Soon afterward, Sen. John McCain, R-Ariz., blasted the efforts by his fellow Republicans in the House to discredit the probe of Russian interference in the 2016 election by special counsel Robert Mueller.

“The latest attacks on the FBI and Department of Justice serve no American interests – no party’s, no president’s, only Putin’s,” he said. “The American people deserve to know all of the facts surrounding Russia’s ongoing efforts to subvert our democracy, which is why Special Counsel Mueller’s investigation must proceed unimpeded. Our nation’s elected officials, including the president, must stop looking at this investigation through the warped lens of politics and manufacturing partisan sideshows. If we continue to undermine our own rule of law, we are doing Putin’s job for him.”

Many Republicans championed the memo's release, despite complaints from the FBI that it omits significant information.

"If any Department of Justice, Republican or Democrat, put their thumb on the scale for the sake of politics--it would undermine the very fabric of who we are as a nation. Americans deserve the truth, one way or the other," Rep. Mark Meadows, R-N.C., said in a series of tweets late Thursday arguing for the memo's publication.

Democrats such as Sen. Bob Casey, D-Penn., also reacted to the memo's release citing various accounts from the Justice Department and FBI. He recalled how the Justice Department called the memo “extraordinarily reckless” and how the FBI warned against its release.

Furthermore, Sen. Jeanne Shaheen, D-N.H., called the decision to release the memo "a dangerous attack on our justice system."

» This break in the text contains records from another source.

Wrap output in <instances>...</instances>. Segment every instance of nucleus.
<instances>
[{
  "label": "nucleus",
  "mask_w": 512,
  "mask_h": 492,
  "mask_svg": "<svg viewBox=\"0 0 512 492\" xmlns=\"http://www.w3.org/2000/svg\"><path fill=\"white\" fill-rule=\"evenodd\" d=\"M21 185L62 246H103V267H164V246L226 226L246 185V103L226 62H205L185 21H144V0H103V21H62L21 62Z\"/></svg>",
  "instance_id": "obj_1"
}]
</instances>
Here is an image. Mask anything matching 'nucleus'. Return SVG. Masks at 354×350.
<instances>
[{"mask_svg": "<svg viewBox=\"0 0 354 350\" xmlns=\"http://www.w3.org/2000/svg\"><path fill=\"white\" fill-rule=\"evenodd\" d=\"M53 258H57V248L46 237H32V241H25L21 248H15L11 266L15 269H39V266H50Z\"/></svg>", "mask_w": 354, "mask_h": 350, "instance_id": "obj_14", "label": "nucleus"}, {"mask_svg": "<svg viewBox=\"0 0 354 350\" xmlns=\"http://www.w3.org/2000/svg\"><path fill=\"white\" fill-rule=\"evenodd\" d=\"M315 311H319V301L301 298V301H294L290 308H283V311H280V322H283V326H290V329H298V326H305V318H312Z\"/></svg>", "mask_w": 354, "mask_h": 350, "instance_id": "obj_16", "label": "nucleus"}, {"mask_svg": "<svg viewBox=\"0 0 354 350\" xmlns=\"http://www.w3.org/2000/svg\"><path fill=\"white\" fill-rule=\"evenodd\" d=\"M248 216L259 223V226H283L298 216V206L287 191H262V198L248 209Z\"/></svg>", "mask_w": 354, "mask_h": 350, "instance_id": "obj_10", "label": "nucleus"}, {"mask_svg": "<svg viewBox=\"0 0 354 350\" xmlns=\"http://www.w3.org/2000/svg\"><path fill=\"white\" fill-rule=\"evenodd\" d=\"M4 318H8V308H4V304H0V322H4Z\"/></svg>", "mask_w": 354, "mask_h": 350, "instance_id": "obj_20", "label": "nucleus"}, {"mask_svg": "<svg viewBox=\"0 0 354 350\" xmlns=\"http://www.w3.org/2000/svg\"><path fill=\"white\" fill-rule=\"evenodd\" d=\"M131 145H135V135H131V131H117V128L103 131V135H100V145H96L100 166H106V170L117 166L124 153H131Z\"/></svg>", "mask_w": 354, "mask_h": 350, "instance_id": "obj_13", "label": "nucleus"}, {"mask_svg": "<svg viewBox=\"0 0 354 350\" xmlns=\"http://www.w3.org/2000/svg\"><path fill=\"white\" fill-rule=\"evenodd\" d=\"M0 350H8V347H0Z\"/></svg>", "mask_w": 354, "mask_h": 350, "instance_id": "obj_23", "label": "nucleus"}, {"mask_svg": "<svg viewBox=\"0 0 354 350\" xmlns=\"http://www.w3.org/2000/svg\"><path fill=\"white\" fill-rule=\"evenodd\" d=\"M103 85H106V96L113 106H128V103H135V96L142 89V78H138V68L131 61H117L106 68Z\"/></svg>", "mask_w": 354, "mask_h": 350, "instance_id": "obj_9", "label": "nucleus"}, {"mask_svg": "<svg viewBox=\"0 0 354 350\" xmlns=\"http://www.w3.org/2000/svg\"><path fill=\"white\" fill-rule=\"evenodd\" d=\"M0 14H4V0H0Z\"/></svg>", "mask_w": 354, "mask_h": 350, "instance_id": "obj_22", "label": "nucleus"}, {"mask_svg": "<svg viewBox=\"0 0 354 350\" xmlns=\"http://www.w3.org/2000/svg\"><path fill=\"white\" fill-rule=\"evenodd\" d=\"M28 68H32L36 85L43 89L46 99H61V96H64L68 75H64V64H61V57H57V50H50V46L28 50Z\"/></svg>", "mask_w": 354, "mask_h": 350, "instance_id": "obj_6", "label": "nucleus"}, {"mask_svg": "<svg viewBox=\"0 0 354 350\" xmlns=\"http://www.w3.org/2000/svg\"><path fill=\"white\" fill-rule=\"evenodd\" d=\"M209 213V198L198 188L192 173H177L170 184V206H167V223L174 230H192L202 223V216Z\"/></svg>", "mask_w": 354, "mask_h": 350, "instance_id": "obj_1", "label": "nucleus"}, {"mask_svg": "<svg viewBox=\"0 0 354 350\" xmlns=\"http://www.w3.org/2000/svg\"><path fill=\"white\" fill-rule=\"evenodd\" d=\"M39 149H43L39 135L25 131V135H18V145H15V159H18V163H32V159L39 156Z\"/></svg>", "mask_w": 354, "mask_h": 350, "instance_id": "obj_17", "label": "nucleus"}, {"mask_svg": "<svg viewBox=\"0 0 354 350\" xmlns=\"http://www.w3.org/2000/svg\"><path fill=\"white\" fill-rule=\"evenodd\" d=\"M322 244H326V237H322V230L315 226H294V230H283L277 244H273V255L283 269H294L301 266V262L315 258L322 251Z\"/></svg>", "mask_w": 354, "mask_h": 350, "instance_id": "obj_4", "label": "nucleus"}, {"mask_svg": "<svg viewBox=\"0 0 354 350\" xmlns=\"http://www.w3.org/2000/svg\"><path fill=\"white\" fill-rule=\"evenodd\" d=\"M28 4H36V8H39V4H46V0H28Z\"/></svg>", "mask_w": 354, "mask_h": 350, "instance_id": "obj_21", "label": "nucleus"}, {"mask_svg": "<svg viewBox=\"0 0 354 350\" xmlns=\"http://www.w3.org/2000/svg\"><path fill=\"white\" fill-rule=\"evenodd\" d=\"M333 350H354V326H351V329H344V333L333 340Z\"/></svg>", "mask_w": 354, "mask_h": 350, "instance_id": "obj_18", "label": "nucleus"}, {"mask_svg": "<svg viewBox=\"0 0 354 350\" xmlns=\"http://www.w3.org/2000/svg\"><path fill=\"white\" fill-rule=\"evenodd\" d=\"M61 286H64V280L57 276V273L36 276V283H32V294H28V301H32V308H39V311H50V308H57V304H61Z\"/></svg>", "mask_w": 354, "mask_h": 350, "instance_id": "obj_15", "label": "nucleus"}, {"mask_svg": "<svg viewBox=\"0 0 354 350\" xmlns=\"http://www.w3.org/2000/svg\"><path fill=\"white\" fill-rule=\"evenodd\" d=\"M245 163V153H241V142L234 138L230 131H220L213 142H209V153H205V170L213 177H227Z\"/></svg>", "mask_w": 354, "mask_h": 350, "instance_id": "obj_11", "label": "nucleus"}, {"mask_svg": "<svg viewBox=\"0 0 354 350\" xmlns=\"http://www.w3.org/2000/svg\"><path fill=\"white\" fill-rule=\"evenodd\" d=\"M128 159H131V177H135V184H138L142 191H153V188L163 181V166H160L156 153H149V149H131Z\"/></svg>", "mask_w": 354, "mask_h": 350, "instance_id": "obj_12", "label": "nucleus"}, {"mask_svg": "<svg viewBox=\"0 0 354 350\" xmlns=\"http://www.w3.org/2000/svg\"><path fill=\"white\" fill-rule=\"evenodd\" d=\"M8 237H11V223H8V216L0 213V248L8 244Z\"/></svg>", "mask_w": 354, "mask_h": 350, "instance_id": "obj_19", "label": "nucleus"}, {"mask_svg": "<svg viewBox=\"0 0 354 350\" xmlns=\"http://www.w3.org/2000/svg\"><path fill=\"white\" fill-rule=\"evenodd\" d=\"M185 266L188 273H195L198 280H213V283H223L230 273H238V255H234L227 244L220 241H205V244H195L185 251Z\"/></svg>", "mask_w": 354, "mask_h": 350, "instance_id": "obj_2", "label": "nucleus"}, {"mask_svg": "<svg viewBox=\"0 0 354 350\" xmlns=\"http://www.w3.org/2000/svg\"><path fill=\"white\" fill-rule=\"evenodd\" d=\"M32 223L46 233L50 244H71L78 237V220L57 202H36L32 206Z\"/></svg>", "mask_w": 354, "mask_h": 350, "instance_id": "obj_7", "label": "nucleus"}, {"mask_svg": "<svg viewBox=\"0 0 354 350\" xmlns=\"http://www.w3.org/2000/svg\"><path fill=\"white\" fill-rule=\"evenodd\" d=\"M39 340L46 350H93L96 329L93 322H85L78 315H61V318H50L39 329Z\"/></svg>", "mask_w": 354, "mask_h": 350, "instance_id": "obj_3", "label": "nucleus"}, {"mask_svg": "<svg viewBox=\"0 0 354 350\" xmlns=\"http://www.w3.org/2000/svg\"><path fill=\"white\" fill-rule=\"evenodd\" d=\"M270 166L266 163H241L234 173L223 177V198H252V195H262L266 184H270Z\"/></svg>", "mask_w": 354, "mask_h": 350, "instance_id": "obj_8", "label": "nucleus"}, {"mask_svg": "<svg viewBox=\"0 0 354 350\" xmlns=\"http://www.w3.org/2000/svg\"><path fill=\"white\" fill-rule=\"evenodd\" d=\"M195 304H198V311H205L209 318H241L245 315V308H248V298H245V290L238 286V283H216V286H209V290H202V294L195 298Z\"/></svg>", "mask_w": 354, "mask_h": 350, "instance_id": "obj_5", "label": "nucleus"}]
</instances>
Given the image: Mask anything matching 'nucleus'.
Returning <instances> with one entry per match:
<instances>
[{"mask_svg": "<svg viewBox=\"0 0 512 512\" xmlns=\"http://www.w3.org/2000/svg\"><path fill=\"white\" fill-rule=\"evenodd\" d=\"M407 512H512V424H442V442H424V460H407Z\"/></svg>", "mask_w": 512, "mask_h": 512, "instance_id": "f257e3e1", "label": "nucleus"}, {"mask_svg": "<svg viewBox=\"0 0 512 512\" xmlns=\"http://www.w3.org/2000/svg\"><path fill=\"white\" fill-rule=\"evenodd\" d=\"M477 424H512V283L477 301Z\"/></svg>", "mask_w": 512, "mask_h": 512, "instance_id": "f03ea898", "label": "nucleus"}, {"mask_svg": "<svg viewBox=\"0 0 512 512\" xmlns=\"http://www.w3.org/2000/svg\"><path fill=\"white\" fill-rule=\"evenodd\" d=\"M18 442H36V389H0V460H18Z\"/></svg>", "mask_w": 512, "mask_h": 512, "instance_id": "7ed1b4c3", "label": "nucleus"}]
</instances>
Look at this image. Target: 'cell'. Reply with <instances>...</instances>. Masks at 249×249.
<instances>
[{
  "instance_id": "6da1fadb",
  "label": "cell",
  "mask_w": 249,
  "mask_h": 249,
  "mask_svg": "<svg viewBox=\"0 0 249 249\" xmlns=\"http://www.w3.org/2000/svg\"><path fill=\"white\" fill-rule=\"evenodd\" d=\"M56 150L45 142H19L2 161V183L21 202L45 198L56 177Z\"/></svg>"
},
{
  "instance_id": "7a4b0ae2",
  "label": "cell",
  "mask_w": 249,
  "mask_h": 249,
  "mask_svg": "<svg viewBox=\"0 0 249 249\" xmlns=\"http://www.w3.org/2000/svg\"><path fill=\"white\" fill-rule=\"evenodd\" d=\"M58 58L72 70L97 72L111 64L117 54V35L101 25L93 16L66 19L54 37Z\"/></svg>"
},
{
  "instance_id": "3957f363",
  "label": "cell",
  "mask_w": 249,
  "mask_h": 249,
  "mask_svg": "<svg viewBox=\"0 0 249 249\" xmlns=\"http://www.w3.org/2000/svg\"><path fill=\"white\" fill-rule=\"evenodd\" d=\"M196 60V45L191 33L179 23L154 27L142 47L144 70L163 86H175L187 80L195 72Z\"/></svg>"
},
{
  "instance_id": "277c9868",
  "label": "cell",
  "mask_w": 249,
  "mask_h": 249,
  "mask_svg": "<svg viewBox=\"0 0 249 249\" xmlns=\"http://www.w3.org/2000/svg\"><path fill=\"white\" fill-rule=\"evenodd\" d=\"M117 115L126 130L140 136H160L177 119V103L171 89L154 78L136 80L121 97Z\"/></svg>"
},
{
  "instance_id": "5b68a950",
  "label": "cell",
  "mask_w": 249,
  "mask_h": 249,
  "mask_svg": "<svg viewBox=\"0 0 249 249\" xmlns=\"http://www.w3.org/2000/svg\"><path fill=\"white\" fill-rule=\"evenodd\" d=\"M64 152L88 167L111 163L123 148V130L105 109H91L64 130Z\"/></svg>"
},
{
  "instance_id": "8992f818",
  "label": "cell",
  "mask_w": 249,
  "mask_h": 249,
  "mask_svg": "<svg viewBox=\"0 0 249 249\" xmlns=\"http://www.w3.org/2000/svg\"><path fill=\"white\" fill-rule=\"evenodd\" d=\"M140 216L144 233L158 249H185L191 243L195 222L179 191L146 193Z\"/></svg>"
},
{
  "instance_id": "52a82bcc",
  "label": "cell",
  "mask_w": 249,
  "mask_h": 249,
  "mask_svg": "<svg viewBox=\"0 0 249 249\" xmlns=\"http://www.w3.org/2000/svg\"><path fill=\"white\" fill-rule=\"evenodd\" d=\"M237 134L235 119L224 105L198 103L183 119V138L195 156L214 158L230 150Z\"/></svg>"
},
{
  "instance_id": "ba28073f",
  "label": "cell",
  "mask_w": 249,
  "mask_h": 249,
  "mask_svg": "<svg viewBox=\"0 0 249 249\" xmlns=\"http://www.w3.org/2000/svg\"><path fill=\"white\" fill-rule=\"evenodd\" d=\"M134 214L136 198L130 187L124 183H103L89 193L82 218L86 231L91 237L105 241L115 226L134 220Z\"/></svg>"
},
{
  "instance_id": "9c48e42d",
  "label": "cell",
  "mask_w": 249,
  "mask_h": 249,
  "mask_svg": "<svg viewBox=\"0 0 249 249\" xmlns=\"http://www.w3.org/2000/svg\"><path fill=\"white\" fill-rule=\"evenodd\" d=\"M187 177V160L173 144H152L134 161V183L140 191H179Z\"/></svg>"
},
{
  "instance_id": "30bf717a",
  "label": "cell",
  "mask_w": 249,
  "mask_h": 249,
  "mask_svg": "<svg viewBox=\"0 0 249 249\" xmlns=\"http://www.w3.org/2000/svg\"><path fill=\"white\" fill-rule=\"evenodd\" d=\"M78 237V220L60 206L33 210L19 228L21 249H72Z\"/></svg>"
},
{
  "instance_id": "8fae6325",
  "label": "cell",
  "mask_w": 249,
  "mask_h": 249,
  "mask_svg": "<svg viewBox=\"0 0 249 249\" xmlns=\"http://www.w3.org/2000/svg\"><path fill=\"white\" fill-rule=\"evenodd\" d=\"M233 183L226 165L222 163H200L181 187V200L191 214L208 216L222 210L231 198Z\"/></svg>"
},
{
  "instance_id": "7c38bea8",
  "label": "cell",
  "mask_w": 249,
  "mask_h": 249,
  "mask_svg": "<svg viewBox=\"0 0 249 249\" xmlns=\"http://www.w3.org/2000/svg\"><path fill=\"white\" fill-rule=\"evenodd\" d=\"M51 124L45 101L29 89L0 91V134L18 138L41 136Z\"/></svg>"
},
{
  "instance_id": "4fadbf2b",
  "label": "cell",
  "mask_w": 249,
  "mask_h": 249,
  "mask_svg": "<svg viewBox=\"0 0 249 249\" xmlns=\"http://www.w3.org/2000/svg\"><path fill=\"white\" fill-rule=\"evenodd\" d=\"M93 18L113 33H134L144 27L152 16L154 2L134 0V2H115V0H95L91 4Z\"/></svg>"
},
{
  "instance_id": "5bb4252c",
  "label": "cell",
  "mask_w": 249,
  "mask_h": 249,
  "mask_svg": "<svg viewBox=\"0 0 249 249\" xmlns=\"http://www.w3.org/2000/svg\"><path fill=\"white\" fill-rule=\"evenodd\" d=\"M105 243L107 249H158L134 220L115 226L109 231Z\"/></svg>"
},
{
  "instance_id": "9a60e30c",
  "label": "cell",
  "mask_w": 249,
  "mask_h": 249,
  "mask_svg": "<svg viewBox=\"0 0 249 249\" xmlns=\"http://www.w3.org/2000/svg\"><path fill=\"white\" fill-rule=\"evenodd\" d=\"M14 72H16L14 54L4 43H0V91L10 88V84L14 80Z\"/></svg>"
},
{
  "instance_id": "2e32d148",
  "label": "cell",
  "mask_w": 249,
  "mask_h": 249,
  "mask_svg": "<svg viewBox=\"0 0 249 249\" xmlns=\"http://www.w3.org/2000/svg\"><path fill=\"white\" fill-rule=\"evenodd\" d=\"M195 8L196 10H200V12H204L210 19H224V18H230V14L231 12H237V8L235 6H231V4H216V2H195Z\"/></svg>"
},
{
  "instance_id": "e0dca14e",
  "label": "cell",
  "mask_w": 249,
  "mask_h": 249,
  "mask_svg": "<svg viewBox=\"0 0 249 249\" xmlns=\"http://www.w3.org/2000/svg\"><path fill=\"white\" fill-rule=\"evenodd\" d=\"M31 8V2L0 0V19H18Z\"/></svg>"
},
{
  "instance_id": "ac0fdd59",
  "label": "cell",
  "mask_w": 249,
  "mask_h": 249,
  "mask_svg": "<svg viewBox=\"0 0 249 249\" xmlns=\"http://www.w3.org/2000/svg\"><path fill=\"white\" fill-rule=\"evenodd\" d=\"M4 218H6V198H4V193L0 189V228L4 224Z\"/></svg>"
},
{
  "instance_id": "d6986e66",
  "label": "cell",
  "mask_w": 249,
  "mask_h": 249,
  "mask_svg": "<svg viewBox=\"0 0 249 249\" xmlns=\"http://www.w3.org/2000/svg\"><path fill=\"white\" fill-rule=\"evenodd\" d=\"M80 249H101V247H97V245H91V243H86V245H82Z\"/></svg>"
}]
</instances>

Sen. Bill Nelson, D-Fla., released a statement standing against the release of the memo. Nelson is a senior member of the Senate Armed Services Committee and former member of the Senate Intelligence Committee.

"By releasing this memo, the President of the United States is undermining the credibility of our intelligence community and serving a huge victory to Vladimir Putin, the Russian government, and many other intelligence services," Nelson said.

Other Republicans who have weighed in on social media agreed with Meadows' thoughts such as Rep. Jodey Arrington, R-Texas, praised the memo's release. Arrington said the American people "deserve to see its contents."

Rep. Tom Reed, R-N.Y., agreed with Arrington's sentiment, saying that transparency is needed. He believes this is the first step to restoring public trust in government.

Rep. Matt Gaetz, R-Fla., called the actions of FBI officials alleged in the memo "a wanton miscarriage of justice."

Former FBI Director James Comey, who signed off on at least one of the Page FISA applications and was later fired by Trump, called the memo "dishonest and misleading" and alleged that Republicans "inexcusably exposed classified investigation."